Records from a data collection
• • • • • • •

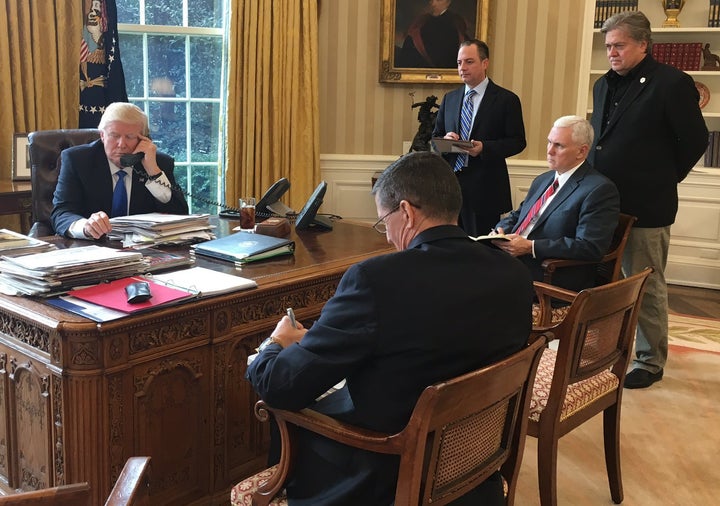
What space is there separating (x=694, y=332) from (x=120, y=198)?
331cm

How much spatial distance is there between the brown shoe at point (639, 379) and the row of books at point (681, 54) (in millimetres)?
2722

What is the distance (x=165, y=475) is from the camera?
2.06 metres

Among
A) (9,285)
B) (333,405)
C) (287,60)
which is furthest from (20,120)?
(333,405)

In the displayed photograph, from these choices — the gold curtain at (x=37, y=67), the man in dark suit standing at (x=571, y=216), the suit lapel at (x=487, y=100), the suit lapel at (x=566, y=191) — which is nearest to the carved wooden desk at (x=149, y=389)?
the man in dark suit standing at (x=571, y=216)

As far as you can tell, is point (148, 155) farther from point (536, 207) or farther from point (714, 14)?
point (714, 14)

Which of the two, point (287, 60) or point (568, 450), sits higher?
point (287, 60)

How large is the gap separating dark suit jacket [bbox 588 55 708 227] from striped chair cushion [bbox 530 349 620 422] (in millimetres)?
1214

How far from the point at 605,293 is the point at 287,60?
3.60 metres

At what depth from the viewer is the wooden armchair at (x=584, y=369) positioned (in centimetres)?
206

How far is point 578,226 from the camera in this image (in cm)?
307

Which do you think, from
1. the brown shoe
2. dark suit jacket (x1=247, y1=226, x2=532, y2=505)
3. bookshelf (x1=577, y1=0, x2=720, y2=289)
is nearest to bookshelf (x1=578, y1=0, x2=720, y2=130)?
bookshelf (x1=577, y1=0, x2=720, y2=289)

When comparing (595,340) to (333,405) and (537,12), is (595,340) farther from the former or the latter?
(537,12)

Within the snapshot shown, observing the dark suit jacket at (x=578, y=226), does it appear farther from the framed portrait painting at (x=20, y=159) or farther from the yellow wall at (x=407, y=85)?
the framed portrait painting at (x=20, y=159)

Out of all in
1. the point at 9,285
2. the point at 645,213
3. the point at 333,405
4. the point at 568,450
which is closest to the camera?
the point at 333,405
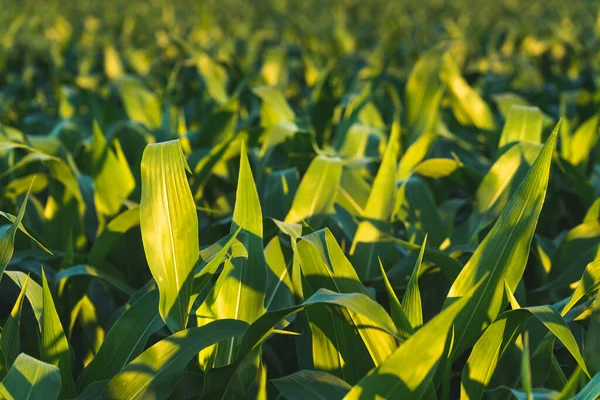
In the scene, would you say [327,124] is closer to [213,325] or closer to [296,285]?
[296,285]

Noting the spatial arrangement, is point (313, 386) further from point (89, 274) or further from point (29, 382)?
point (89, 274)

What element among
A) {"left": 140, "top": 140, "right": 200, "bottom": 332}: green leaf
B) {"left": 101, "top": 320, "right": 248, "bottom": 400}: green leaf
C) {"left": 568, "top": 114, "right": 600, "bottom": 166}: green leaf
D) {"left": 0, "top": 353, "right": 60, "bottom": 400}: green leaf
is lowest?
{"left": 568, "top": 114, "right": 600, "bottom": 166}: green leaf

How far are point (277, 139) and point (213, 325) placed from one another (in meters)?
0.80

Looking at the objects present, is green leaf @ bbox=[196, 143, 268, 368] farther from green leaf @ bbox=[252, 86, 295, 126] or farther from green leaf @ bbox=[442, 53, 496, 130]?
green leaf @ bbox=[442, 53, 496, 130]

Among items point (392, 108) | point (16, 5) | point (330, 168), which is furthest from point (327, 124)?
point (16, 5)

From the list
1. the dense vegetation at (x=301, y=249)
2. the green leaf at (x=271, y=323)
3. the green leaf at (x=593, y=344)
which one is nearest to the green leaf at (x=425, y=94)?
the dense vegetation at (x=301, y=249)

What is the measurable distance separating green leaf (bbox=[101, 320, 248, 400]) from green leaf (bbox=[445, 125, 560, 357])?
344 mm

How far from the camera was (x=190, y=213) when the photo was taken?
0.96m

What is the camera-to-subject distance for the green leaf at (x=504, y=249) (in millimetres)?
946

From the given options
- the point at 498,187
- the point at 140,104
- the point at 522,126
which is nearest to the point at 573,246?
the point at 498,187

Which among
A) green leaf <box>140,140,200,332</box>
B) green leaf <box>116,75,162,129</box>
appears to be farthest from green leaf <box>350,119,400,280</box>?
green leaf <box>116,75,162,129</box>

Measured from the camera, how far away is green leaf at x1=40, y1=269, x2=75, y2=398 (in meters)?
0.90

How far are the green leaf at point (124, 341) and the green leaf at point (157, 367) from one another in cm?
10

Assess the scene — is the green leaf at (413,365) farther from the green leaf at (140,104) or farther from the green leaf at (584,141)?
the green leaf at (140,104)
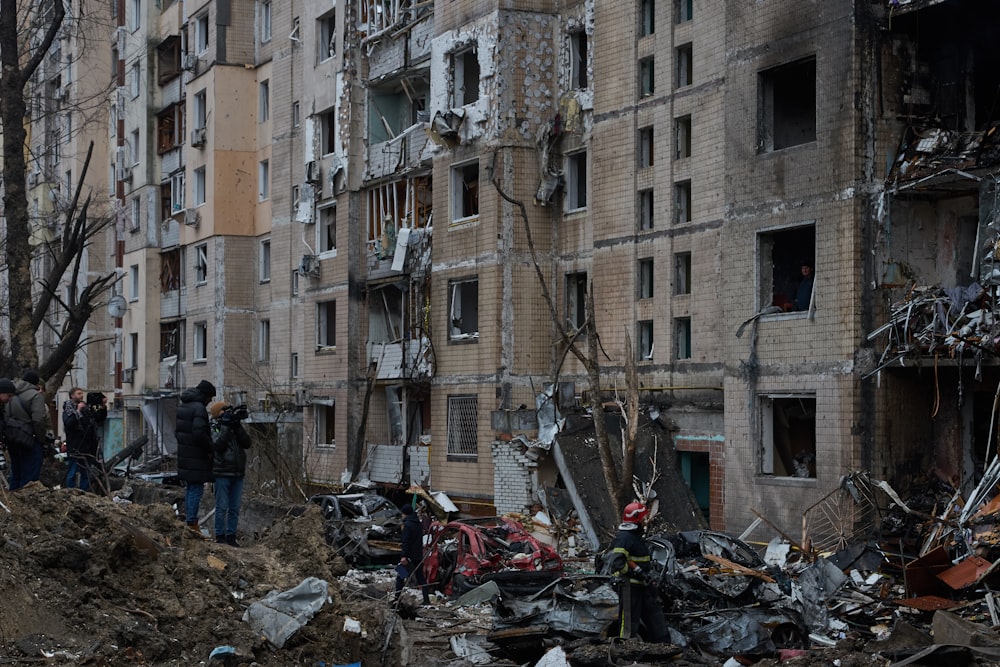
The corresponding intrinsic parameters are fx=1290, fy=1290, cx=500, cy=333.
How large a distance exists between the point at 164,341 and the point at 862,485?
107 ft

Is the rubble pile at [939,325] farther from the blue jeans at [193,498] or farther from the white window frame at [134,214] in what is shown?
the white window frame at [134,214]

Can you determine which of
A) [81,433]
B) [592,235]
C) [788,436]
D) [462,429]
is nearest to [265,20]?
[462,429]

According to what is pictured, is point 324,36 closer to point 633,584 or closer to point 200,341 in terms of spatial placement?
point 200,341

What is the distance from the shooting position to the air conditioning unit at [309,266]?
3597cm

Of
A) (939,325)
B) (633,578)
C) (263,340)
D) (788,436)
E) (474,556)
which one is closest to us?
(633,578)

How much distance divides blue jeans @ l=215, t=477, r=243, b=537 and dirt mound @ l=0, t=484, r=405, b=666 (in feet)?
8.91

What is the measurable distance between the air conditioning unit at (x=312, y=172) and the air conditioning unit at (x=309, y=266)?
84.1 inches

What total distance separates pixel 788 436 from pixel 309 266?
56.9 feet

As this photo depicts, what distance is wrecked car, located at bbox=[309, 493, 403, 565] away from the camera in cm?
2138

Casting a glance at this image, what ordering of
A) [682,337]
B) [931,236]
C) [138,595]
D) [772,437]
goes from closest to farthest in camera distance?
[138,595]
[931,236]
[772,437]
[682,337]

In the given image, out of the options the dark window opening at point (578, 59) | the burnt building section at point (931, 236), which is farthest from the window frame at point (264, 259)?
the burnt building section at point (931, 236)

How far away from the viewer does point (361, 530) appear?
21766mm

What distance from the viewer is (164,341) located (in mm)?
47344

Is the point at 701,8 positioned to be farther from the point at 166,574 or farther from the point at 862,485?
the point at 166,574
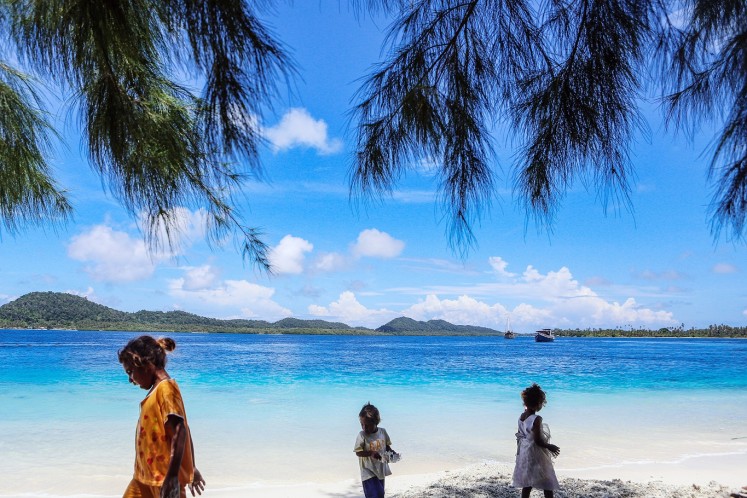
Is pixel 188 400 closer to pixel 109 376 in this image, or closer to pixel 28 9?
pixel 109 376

• • • • • • •

- GOAL OF THE EXERCISE: Repeat the lines from the one containing "What distance from" through the end of the records, including both ends. Leave the pictures out of your answer.

- RESULT:
What distance from the viewer is (164,341) located (in mm)?
47344

Is the point at 701,8 positioned to be farther from the point at 166,574 or farther from the point at 862,485?
the point at 166,574
Is pixel 188 400 closer to pixel 109 376 in this image, or closer to pixel 28 9?
pixel 109 376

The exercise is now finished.